_How to complete this task_.
Check each line of the data below for the word "site", then extract the ones that have it.

::::::::::

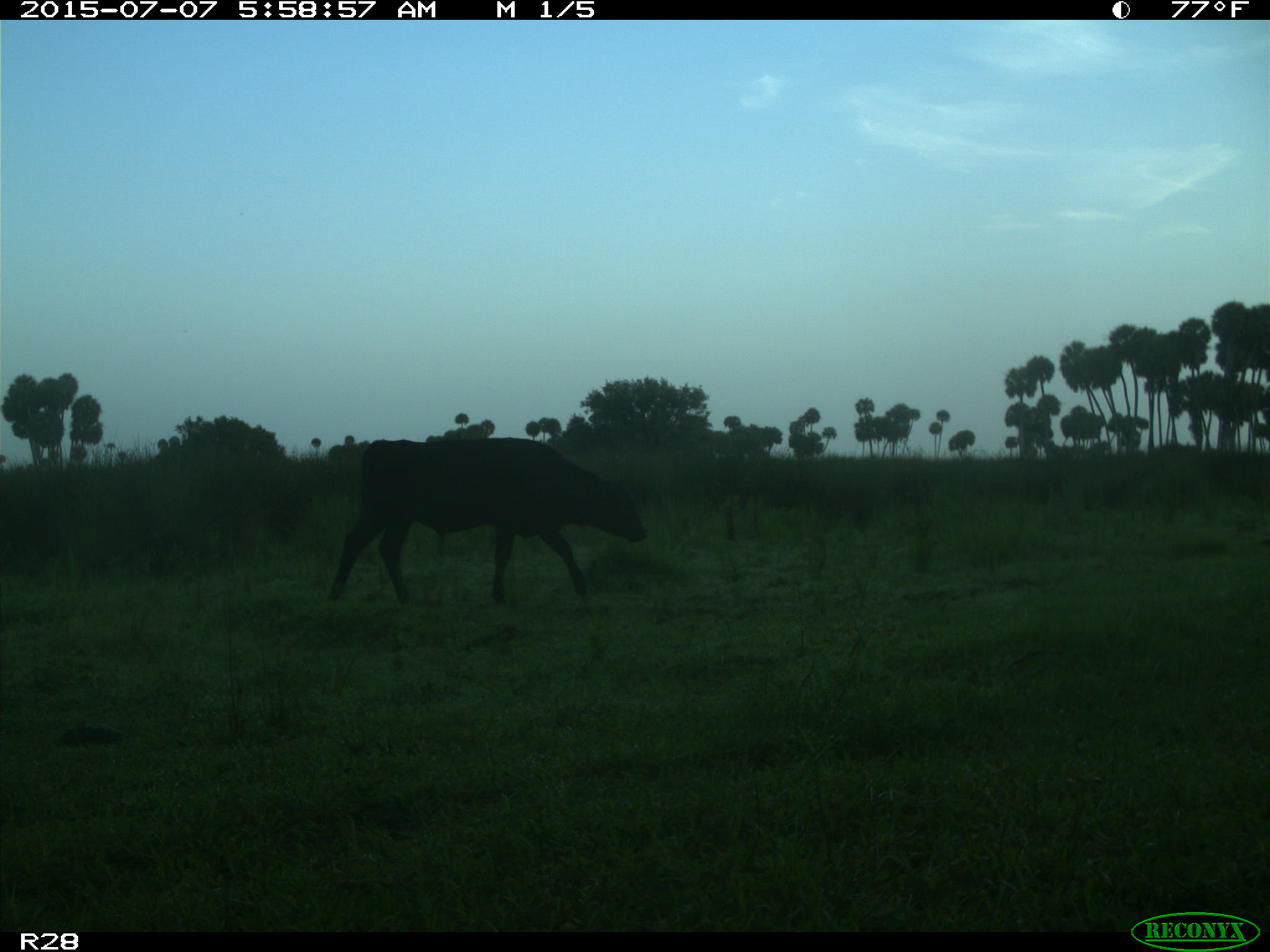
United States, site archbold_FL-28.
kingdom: Animalia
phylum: Chordata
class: Mammalia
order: Artiodactyla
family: Bovidae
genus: Bos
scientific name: Bos taurus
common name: domestic cow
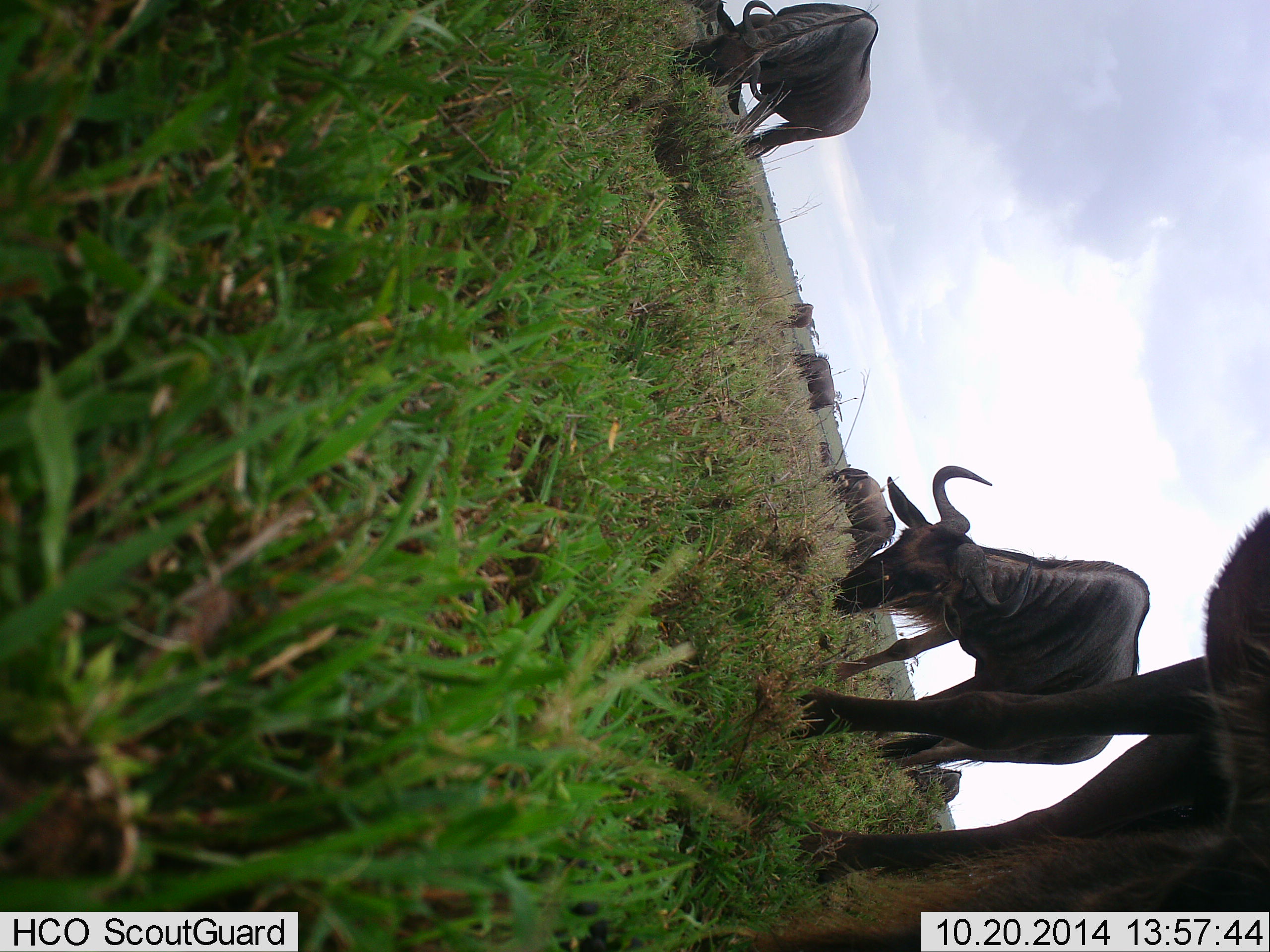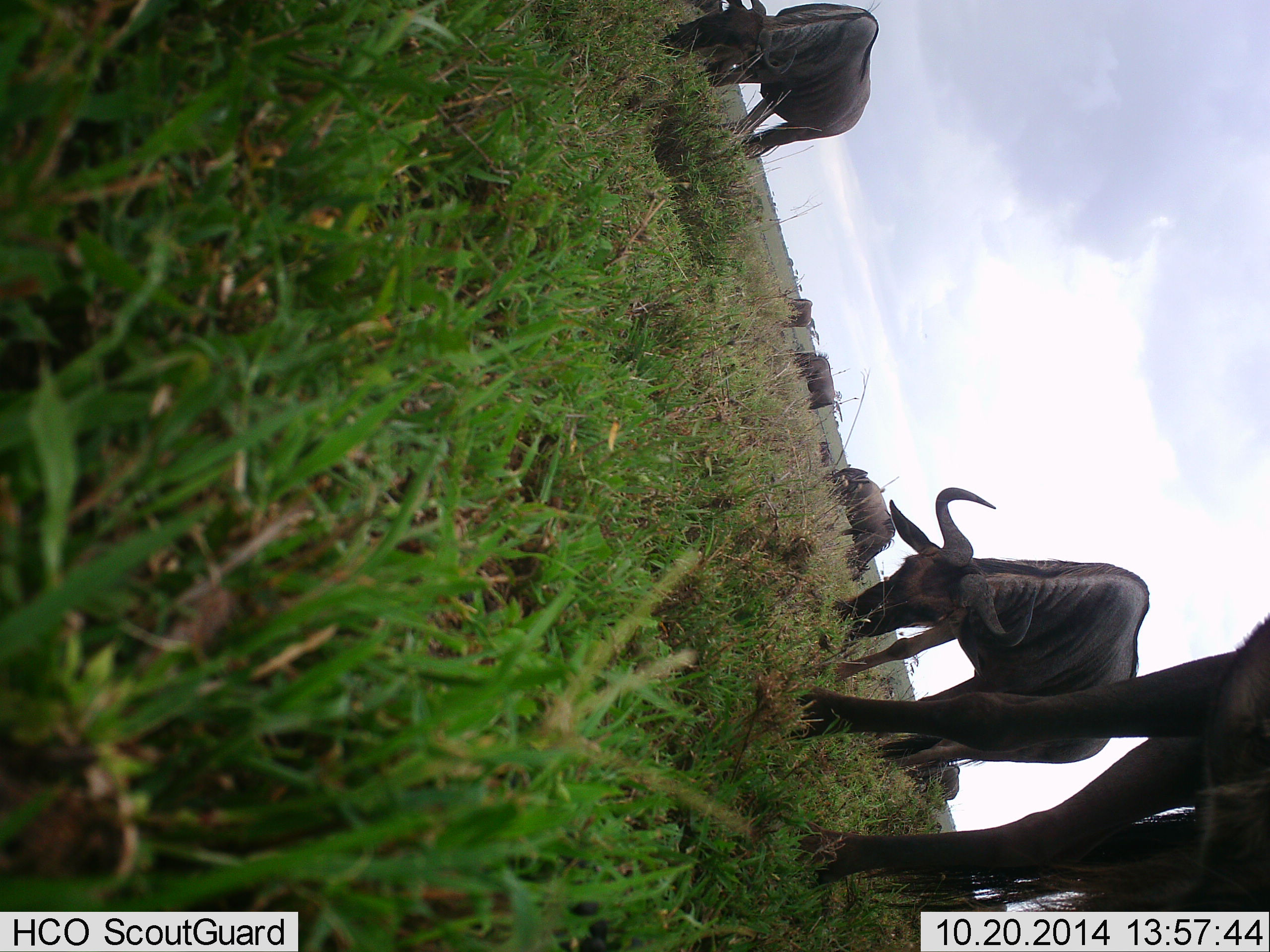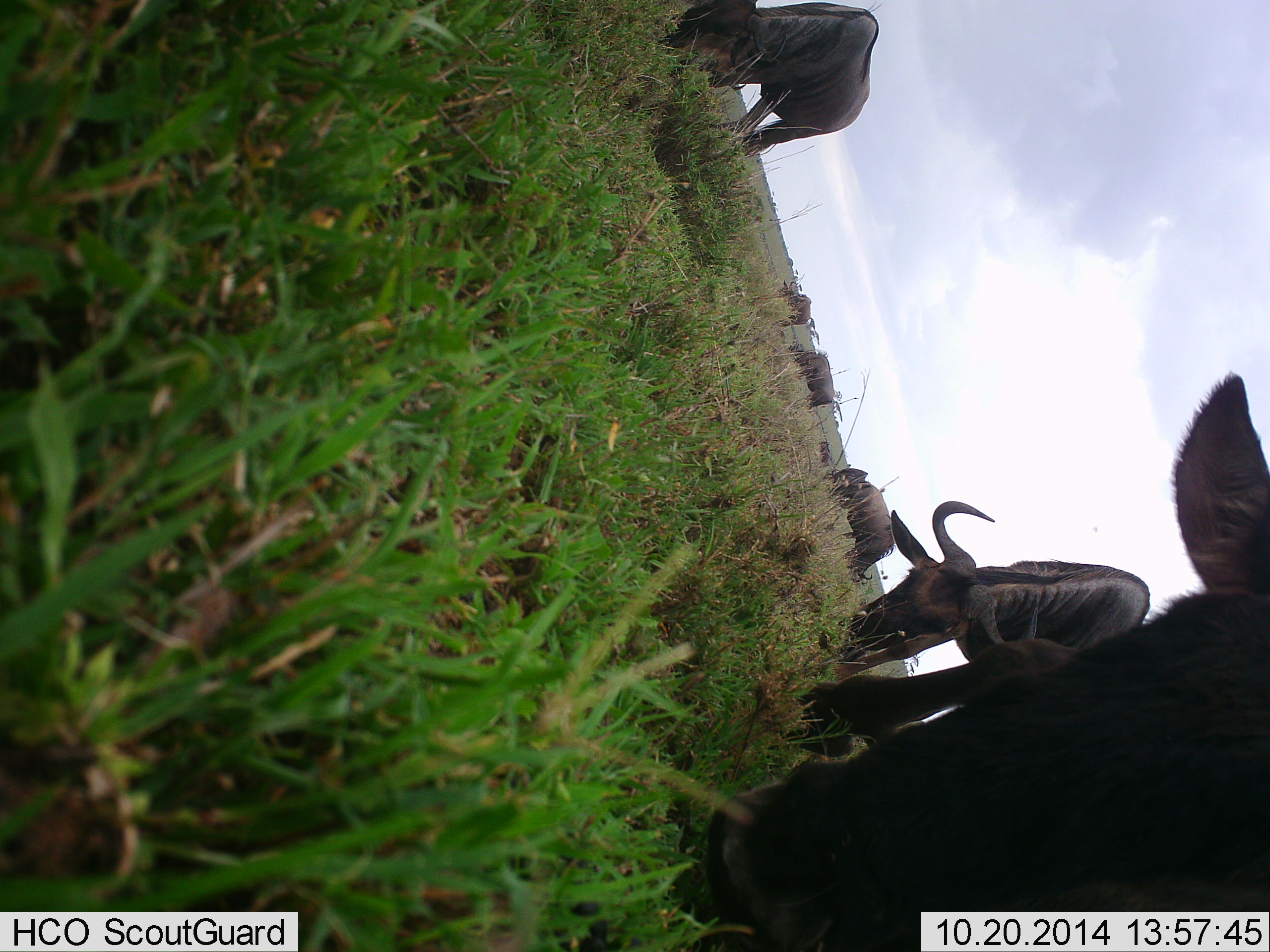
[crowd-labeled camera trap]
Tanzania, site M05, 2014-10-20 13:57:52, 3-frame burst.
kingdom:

::::::::::

_Written response_.
United States, site archbold_FL-28.
Tanzania, site M05, 2014-10-20 13:57:52, 3-frame burst.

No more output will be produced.